Every time I got to a staircase on Saturday I couldn't see the stairs. All I could see is the floor I was on and the floor below that I was going to and the giant falling place in between, swirling with danger. I could see myself falling and falling and then at least broken bones, words like crumpled and shattered. I made a system where I would explain to somebody nearby about the vertigo, an odd dizzy trepidation, which I have gotten before. Some of them just put my hand into theirs before I even finished explaining, and they would take me down the stairs while I stared at their shoulders or some other vague horizon and chanted don't look! down! in the rhythm of the descent. Squire took me downstairs, and my first boss when I moved here, and a doctor I knew for a while. Strangers, too. So many kind people, so much sweetness. It's embarrassing to have to keep telling people that there are some things you can't do. I can't go down stairs. The amount that it is embarrassing to tell is the same amount that it is liberating to say out loud, and I had to learn every time, and there were so many stairs.

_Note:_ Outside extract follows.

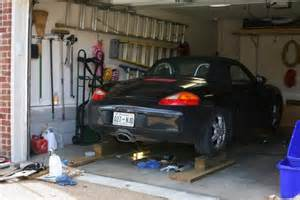 invertir en cocheras 191 qu 233 debemos tener en cuenta a la hora de invertir en garajes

Finally I was sitting at the top of the flight, above the stairs I couldn't bring into focus, waiting for somebody friendly to come along and hold my hand. Squire's most amazing babysitter, who is now a most amazing woman, came and sat down next to me as I finished my cigarette. I started to tell her how I couldn't see the stairs, how I needed help. And she said, you know, the stairs in this building all recede when they're not being used: you have to push a button to make the stairs come out. You probably just hadn't noticed because you'd been afraid to look. And she pushed it, and I looked down for the first time, really looked, and watched the stairs unfold below me. And then we walked down the stairs, and I laughed, brave and giddy.
Dear brain, I wish you would let me sleep past 4 a.m., but I thank you for waking me up laughing. And for giving me the best metaphors, all the time.